Calamari-OCR/calamari

[Not an issue] Train a calamari model on RTL languages print or handwritten

Opened this issue · 4 comments

Sorry I open up as an issue.
I want to train a calamari model on RTL languages print or handwritten:

  • arabic
  • hebrew
  • samaritan
  • syriac

Are there any additional steps to do for RTL languages and scripts? Do I have to specify somehow the RTL direction, or do I have to reverse my texts? Use pyton-bidi or anything?
I'm used to kraken and other OCR/HTR but I never tried calamari.

Thank you so much!

Training works out of the box for RTL texts but you should set the direction in the preprocessing option bidi_direction to RTL to prevent the bidi algorithms from guessing the wrong order in some cases.

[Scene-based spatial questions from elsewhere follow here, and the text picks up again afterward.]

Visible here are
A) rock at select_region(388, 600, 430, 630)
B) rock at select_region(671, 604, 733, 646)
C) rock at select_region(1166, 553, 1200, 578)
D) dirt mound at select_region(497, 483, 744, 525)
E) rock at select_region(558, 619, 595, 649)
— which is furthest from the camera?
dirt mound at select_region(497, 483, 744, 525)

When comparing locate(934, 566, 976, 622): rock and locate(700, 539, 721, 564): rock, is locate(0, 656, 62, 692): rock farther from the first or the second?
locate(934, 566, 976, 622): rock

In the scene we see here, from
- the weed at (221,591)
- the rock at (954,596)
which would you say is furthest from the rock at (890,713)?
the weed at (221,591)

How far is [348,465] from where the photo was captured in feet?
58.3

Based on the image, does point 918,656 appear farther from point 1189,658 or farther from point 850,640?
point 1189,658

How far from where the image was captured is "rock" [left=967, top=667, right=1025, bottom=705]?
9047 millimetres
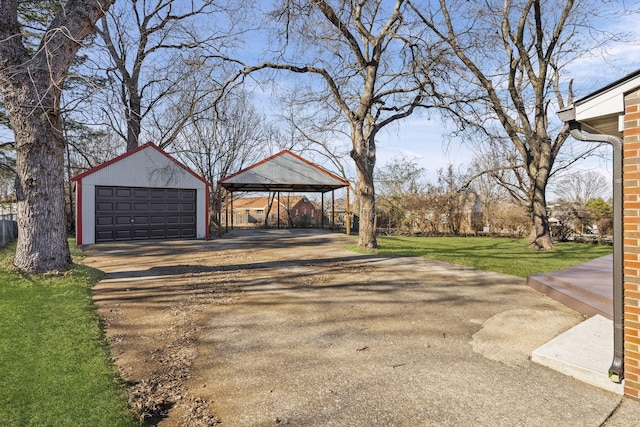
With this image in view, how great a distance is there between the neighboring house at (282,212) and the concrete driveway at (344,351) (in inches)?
726

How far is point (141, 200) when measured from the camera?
15422 mm

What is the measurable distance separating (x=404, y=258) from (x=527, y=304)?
16.9 ft

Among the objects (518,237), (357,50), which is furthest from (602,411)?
(518,237)

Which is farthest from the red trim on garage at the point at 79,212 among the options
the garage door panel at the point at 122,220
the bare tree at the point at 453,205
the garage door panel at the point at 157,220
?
the bare tree at the point at 453,205

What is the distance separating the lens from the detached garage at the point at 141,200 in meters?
14.2

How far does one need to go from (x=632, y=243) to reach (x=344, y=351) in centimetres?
269

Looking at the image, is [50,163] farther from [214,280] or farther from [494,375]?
[494,375]

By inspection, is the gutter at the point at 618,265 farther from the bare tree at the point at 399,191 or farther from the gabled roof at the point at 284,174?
the bare tree at the point at 399,191

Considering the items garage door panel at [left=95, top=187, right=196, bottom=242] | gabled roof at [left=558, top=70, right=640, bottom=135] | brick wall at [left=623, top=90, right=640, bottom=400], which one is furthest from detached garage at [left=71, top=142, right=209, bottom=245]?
brick wall at [left=623, top=90, right=640, bottom=400]

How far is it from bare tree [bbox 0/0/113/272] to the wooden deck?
9.02m

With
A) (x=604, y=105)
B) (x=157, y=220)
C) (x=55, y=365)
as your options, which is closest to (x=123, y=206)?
(x=157, y=220)

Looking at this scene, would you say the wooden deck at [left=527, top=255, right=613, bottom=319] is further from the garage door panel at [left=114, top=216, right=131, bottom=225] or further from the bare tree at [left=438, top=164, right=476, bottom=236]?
the garage door panel at [left=114, top=216, right=131, bottom=225]

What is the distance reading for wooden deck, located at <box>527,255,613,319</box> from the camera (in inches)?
200

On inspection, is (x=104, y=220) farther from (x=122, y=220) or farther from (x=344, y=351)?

Have a look at my demo notebook for an example training procedure and the command line options needed for Arabic texts. Ignore the printouts of the example predictions between epochs, this has been broken for ages and does not represent the performance of the model at all.

You might also want to start from the def_arabic-model in calamari_models_experimental – at least for Arabic printed material.

Good luck with the training!

Thank you so much!!!
I'm a console guy but anyway... is there for calamari something like eScriptorium for kraken? I mean a web UI where you can adnotate transcriptions etc.
And last question: for calamari I need to train only recognition models and not segmentation if I'm right?

Many thanks!

Calamari needs the input to be pre-segmented, either with coordinates in PAGE XML or as line images. I've been using LAREX for the semi-automatic region segmentation, ocropus line segmentation, calamari for the training/recognition, and a custom web app for the manual post correction. Especially for Arabic handwriting I'd expect kraken to perform much better for the segmentation task.

If you want a full pipeline and user interface, there is https://www.ocr4all.org/ – it contains calamari and other OCR engines, segmentation tools etc., but I'm not sure if it has been thoroughly tested with RTL texts.

Thank you so much for your help!